[BEGIN Selected text]

Vetora logo
Data Engineering

Exactly-Once Semantics

Exactly-once semantics guarantees that each record in a data pipeline is processed exactly one time, producing the same result as if no failures occurred. Achieving this in distributed systems requires coordinating source offsets, processing state, and sink writes atomically -- a challenge solved by techniques like idempotent producers, transactional sinks, and distributed snapshots.

Overview

In distributed data processing, failures are not exceptional -- they are routine. Network partitions, process crashes, disk failures, and deployment restarts interrupt processing regularly. When a failure occurs, the system must decide: replay the failed records (risking duplicates) or skip them (risking data loss). The three delivery semantics -- at-most-once, at-least-once, and exactly-once -- represent different answers to this trade-off.

**At-most-once**: the producer sends each message once and does not retry on failure. Simple and fast, but messages can be permanently lost. Suitable only for non-critical data like debug logs or ephemeral metrics. **At-least-once**: the producer retries until the consumer acknowledges receipt. No data loss, but the same message may be delivered multiple times. This is the default for most messaging systems (Kafka, SQS, RabbitMQ). **Exactly-once**: each message is processed exactly one time, producing the same result as if no failures occurred. This is what financial systems, billing pipelines, and inventory management require.

True exactly-once in a distributed system requires **atomically coordinating three things**: (1) the source offset (which records have been consumed), (2) the processing state (aggregation counters, window contents), and (3) the sink output (what has been written downstream). If any of these is committed without the others, inconsistency results. Flink solves this with the **Chandy-Lamport distributed snapshot** algorithm: a barrier flows through the data stream, and when all operators have received the barrier, a consistent checkpoint of all state and source offsets is atomically committed. On failure, the system restores from the last checkpoint and replays from the saved source offset.

In practice, many systems achieve effectively exactly-once through **at-least-once delivery + idempotent processing**. The source retries messages (ensuring none are lost), and the consumer uses idempotency keys, upsert semantics, or deduplication to ensure that processing a message twice produces the same result as processing it once. This is simpler to implement than true exactly-once and sufficient for most use cases.

Key Points
  • 1At-most-once: send once, no retry. Fast but lossy. Suitable for non-critical metrics and logs where occasional data loss is acceptable.
  • 2At-least-once: retry until acknowledged. No data loss but possible duplicates. Default for Kafka (acks=all with retries), SQS, and most message brokers. Requires downstream deduplication or idempotent processing.
  • 3Exactly-once: each record processed exactly once despite failures. Requires coordinating source offsets, operator state, and sink writes atomically. Kafka's transactional API and Flink's distributed snapshots are the primary implementations.
  • 4Kafka achieves exactly-once with idempotent producers (each message has a sequence number; the broker deduplicates retried messages) and transactional consumers (read-process-write cycles are committed atomically: consumer offsets and produced output messages are committed in a single Kafka transaction).

[END Selected text]
[BEGIN Given data]

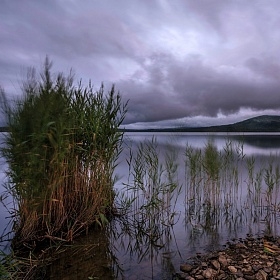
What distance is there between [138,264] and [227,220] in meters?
4.10

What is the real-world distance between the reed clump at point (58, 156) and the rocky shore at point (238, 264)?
8.35 feet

[END Given data]

→ What you are asked to do
Extend the exactly-once semantics page past its fourth key point, in the same style.

→ Reply to the task
  • 5Flink achieves exactly-once state consistency via the Chandy-Lamport algorithm: checkpoint barriers flow through the data stream, triggering consistent snapshots of all operator state. On failure, Flink restores from the last checkpoint and replays from the corresponding Kafka offset. The two-phase commit sink protocol extends exactly-once to external systems.
  • 6Idempotent processing is the pragmatic approach to exactly-once: design sinks to produce the same result whether a record is processed once or multiple times. Techniques include upsert (INSERT ON CONFLICT UPDATE), deduplication tables (track processed message IDs), and deterministic output keys.
Simple Example

Exactly-Once Payment Processing

A payment service consumes payment-request events from a Kafka topic. Each event has a unique payment_id. The consumer debits the payer's account and credits the payee's account. Without exactly-once, a retry after a crash could debit the payer twice. The system achieves exactly-once through idempotency: before processing, it checks a deduplication table (payment_id -> status). If the payment_id already exists, the message is skipped. If not, the consumer executes the debit, credit, and deduplication-table insert in a single database transaction, then commits the Kafka offset. If the consumer crashes after the database commit but before the Kafka commit, the message is redelivered -- but the deduplication table prevents double-processing.

Real-World Examples

Confluent / Apache Kafka

Kafka introduced exactly-once semantics (EOS) in version 0.11 (2017) with two mechanisms: (1) Idempotent producers assign a sequence number to each message; the broker rejects duplicates from retries, ensuring each message is written to the log exactly once. (2) Transactional producers/consumers wrap read-process-write cycles in transactions: the consumer reads from input topics, processes records, writes to output topics, and commits consumer offsets -- all atomically. If any step fails, the entire transaction is aborted and retried. This enables exactly-once stream processing within the Kafka ecosystem.

Alibaba (Apache Flink)

Alibaba's Flink deployment processes 40+ billion events per second during Singles' Day with exactly-once state consistency. Flink's checkpoint mechanism takes consistent distributed snapshots every 10 seconds, storing operator state and Kafka offsets to HDFS/S3. On failure, the affected operators restore from the last checkpoint and replay events from the saved Kafka offset. Their exactly-once Kafka sink uses Flink's two-phase commit protocol: data is pre-committed during the checkpoint and finalized when the checkpoint completes.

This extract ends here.